No Brasil, todos esses processos são rigorosamente monitorados pela Agência Nacional de Vigilância Sanitária (Anvisa) para garantir que sigam os padrões científicos estabelecidos.

Cultivo

O lúpulo, uma planta trepadeira pertencente à família Cannabaceae, tem se destacado não apenas por seu papel na produção de cerveja, mas também por suas propriedades medicinais e semelhanças com a Cannabis.

Integrante do grupo das angiospermas, o lúpulo produz agrupamentos de flores que conferem à planta aroma, amargor e outras características valorizadas pela indústria cervejeira.

Para que o lúpulo floresça, são necessárias condições ideais, incluindo alta incidência de luz solar, solos férteis e úmidos, grande quantidade de água e temperaturas amenas.
  

O cultivo requer estruturas adequadas para suportar o crescimento vertical dos ramos, que podem atingir até nove metros de altura.
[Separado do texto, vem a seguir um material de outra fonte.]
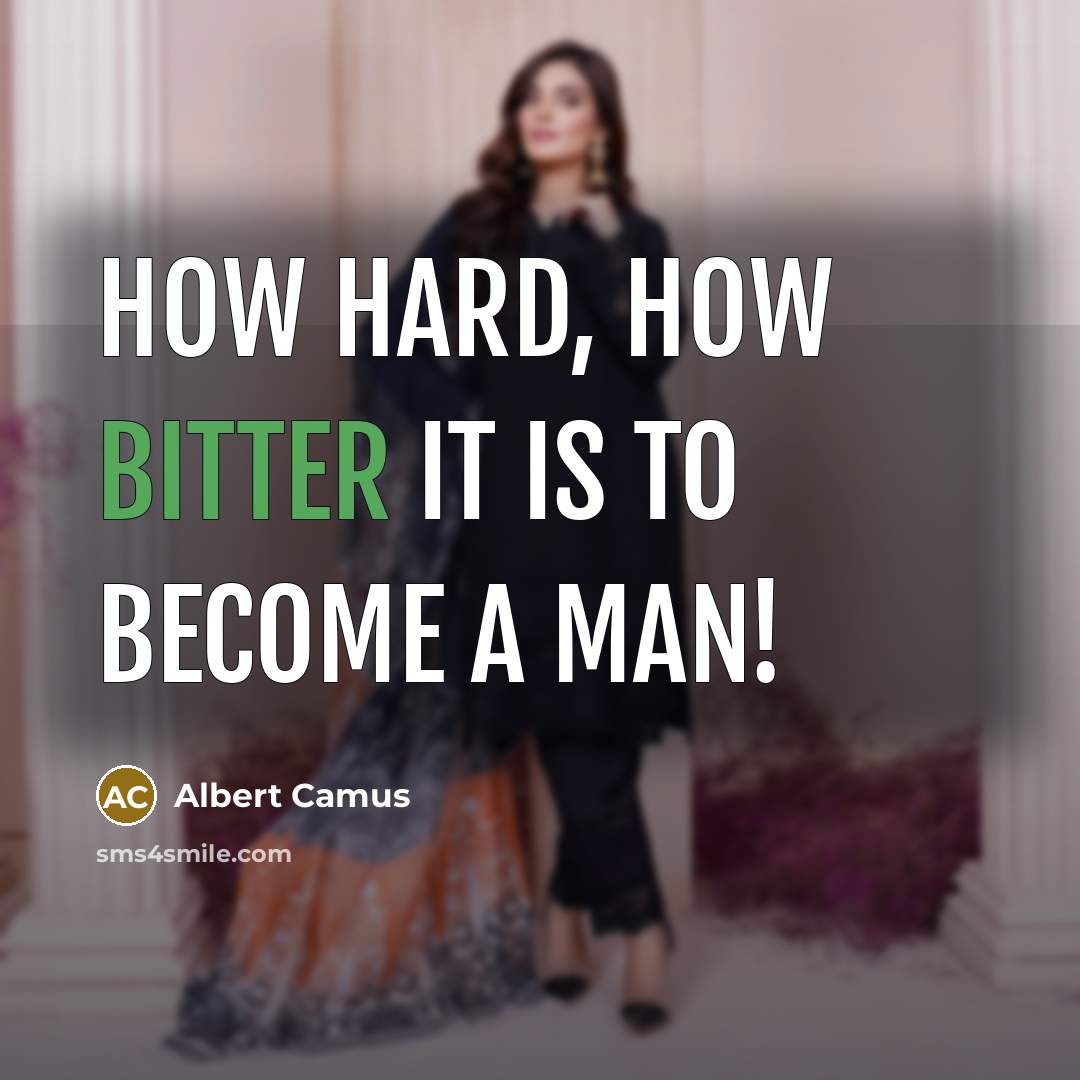 “How hard, how bitter it is to become a man!” quote by Albert Camus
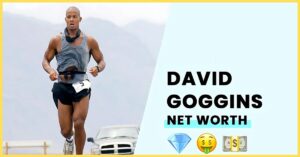 David Goggins Net Worth: A Journey of Resilience and Success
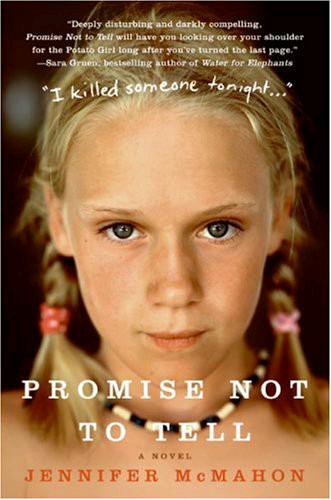 Promise not to tell : a novel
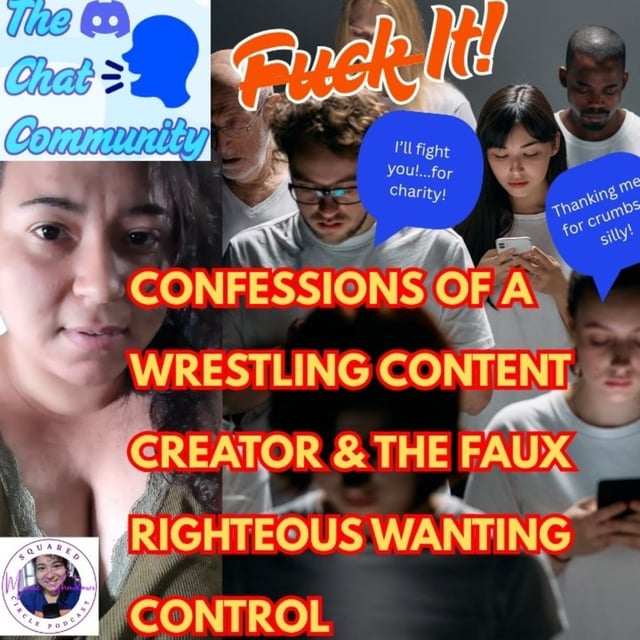 [Discord Voice Notes Vol 3] - F**K It: Confessions of a Content Creator & Peoples' Faux Righteous Control image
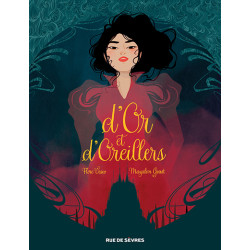 D'Or et d'Oreillers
Em alguns países, como o Brasil, são utilizadas técnicas de suplementação luminosa artificial para garantir a alta taxa de incidência de luz necessária ao crescimento saudável da planta.

Embora seja cultivado principalmente em regiões estratégicas no hemisfério Norte, o lúpulo começou a atrair a atenção dos produtores brasileiros a partir de 2015, com sinais de desenvolvimento promissor no país.

Nos últimos anos, a produção nacional registrou um crescimento acelerado, conforme dados da Associação Brasileira de Produtores de Lúpulo (Aprolúpulo). Entre 2022 e 2023, houve um aumento de mais de 40% no número de produtores da planta.

Com esses resultados positivos, a perspectiva a médio e longo prazo é que o Brasil conquiste a tão almejada independência da importação de lúpulo.